Let’s first consider the easiest case, in which we ask for a solution/output to be not merely provably correct according to some spec, but provably unique. Then there is clearly no space for steganography.
It is a little bit harder if the solution has some symmetries, like permutations of the order in which things are serialized. For this we can use sorting and other normalization techniques (converting an output to a unique representative of its equivalence class).
If normalization is hard, we can set up the box to be interactive, so that users cannot see the solution, but can only run queries on it (e.g. “next action please”) and the user must prove that the queries are invariant under (aka “respect”) the equivalence relation.
But for most real-world problems there are many equally specification-satisfying strategies that are not behaviourally equivalent. The next hardest thing to do is to establish an upper bound on the log-cardinality of the set of behavioural-equivalence-classes that satisfy the specification. We want to keep the channel capacity (in bits per day) available for steganography, to humans or insecure cyber-infrastructure or biosequence synthesis, to a very low threshold (maybe 2 bits per day is okay).

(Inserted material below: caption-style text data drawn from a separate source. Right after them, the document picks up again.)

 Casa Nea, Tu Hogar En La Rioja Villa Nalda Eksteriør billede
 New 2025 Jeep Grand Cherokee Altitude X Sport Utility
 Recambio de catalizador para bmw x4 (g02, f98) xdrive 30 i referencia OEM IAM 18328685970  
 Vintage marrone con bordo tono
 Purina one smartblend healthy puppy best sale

Often there will be too many degrees of freedom for this, so instead we need to do entropy regularization, which can be done elegantly with GFlowNets. I have not worked out all the details here but the hope is that we can derive a sound bound or PAC estimate of the KL divergence of the observable behaviour (which is sampled from the policy distribution dependent upon a stream of certified randomness) from the Frechet mean/centroid of all correct behaviours. This quantity would provide an upper bound on how much information the optimization process inside the box can transmit to the outside by having selecting a biased policy distribution.
I would expect there to be a time complexity blowup if you try to drive the entropy all the way to zero, unfortunately: such things usually have a multiplier like log(1/ϵ) where ϵ is the desired entropy leakage. In practice I think that would make it feasible to not leak something like a bit per sentence, and then if you have 1000 sentence you have 1000 bits. That may mean you can get a “not 1GB” guarantee, but not something smaller than that.

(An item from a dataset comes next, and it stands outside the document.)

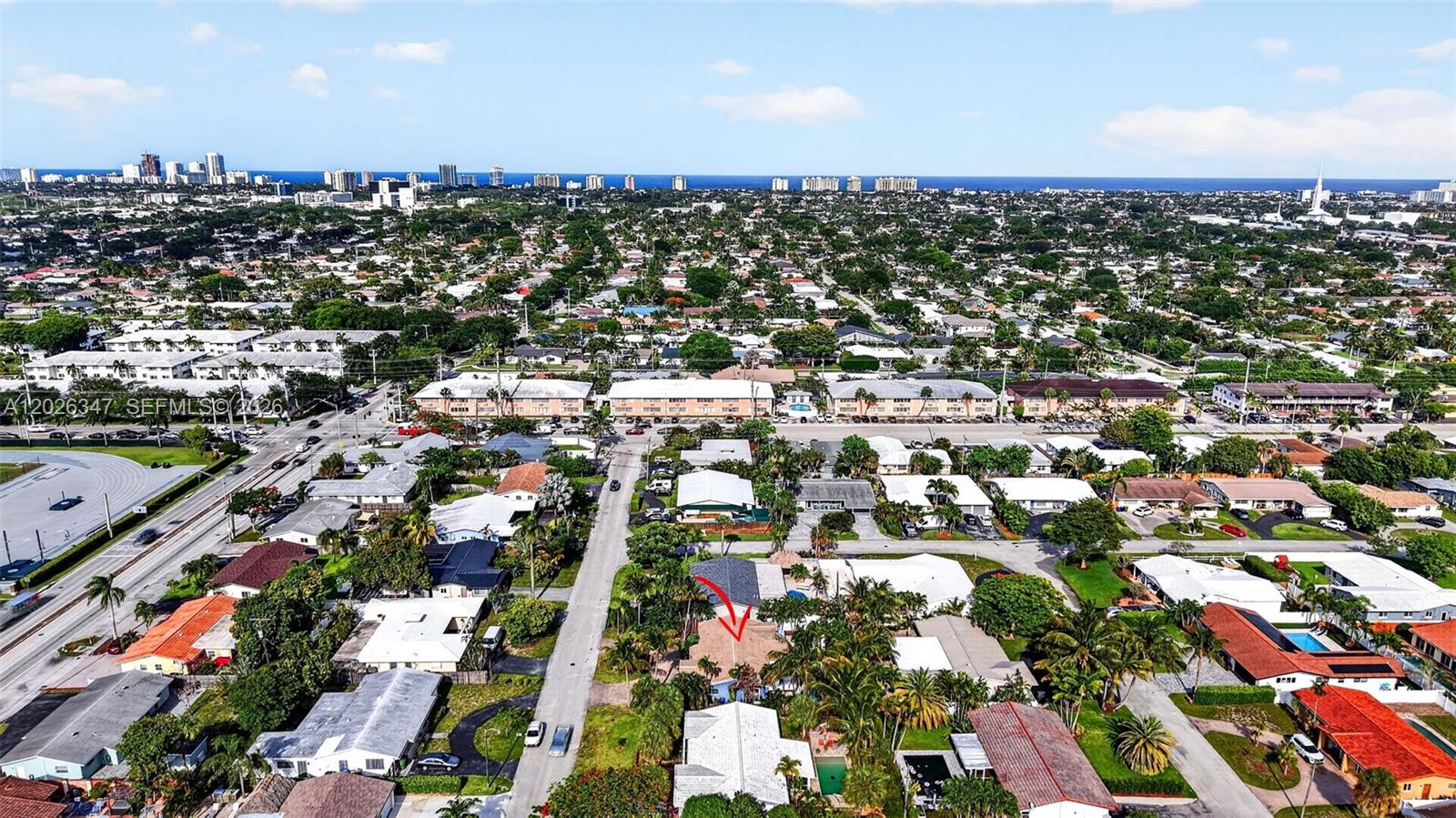 1640 NE 60th St, Fort Lauderdale FL 33334
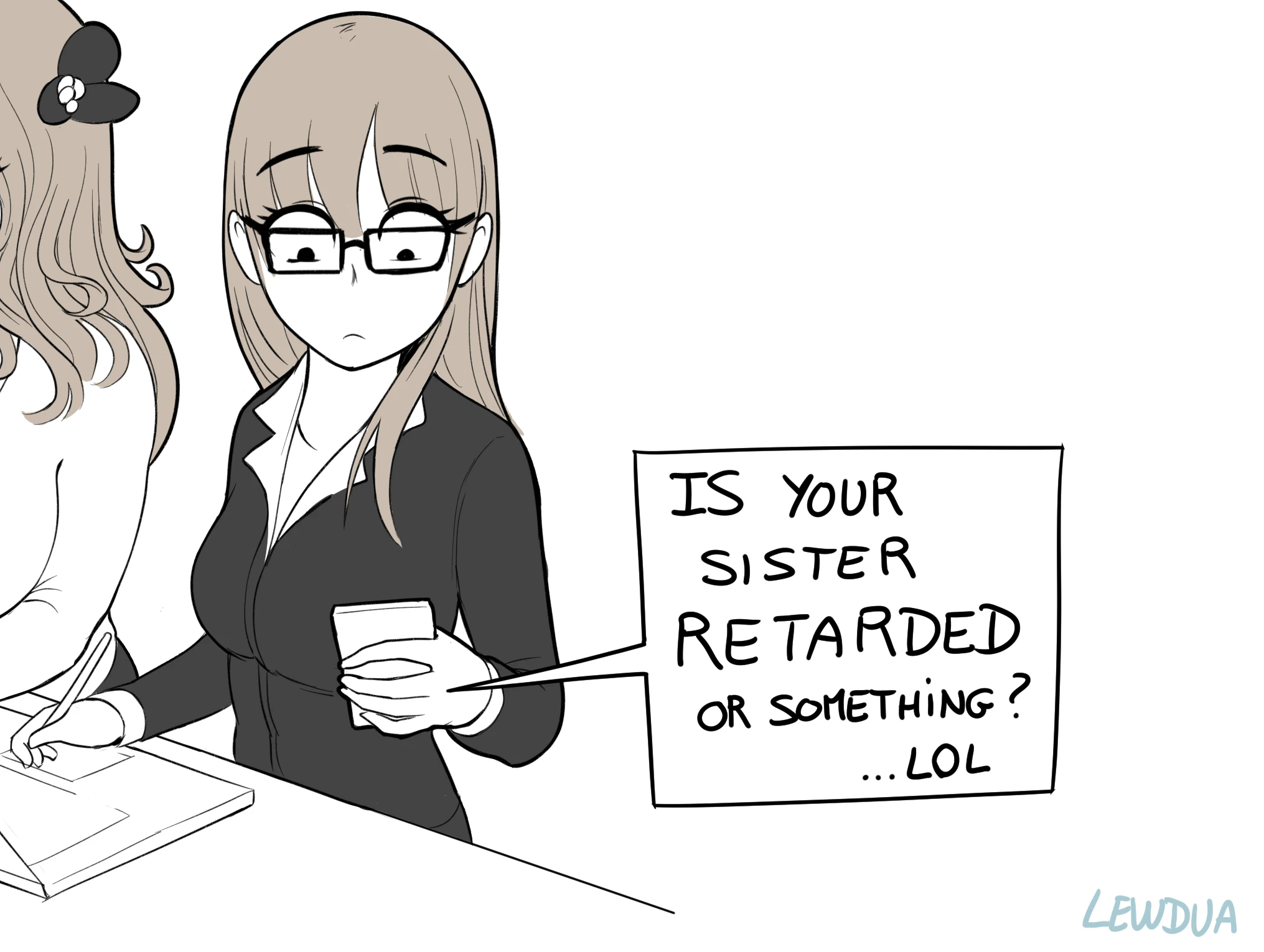 Natasha porn comic picture 2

there’s steganography, you’d need to limit total bits not accounted for by the gating system or something to remove them
I partly disagree; steganography is only useful when it’s possible for the outside / receiving system to detect and interpret the hidden messages, so if the messages are of a type that outside systems would identify, they can and should be detectable by the gating system as well.

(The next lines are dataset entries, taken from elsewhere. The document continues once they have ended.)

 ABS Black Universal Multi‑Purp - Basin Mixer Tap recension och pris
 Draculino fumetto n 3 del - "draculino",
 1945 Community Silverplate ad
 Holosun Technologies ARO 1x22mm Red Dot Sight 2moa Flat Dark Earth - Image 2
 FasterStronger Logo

That said, I’d be very interested in looking at formal guarantees that the outputs are minimally complex in some computationally tractable sense, or something similar—it definitely seems like something that @davidad would want to consider.
Yes, I am indeed thinking about this.
Let’s first consider the easiest case, in which we ask for a solution/output to be not merely provably correct according to some spec, but provably unique. Then there is clearly no space for steganography.
It is a little bit harder if the solution has some symmetries, like permutations of the order in which things are serialized. For this we can use sorting and other normalization techniques (converting an output to a unique representative of its equivalence class).
If normalization is hard, we can set up the box to be interactive, so that users cannot see the solution, but can only run queries on it (e.g. “next action please”) and the user must prove that the queries are invariant under (aka “respect”) the equivalence relation.
But for most real-world problems there are many equally specification-satisfying strategies that are not behaviourally equivalent. The next hardest thing to do is to establish an upper bound on the log-cardinality of the set of behavioural-equivalence-classes that satisfy the specification. We want to keep the channel capacity (in bits per day) available for steganography, to humans or insecure cyber-infrastructure or biosequence synthesis, to a very low threshold (maybe 2 bits per day is okay).
Often there will be too many degrees of freedom for this, so instead we need to do entropy regularization, which can be done elegantly with GFlowNets. I have not worked out all the details here but the hope is that we can derive a sound bound or PAC estimate of the KL divergence of the observable behaviour (which is sampled from the policy distribution dependent upon a stream of certified randomness) from the Frechet mean/centroid of all correct behaviours. This quantity would provide an upper bound on how much information the optimization process inside the box can transmit to the outside by having selecting a biased policy distribution.
I would expect there to be a time complexity blowup if you try to drive the entropy all the way to zero, unfortunately: such things usually have a multiplier like log(1/ϵ) where ϵ is the desired entropy leakage. In practice I think that would make it feasible to not leak something like a bit per sentence, and then if you have 1000 sentence you have 1000 bits. That may mean you can get a “not 1GB” guarantee, but not something smaller than that.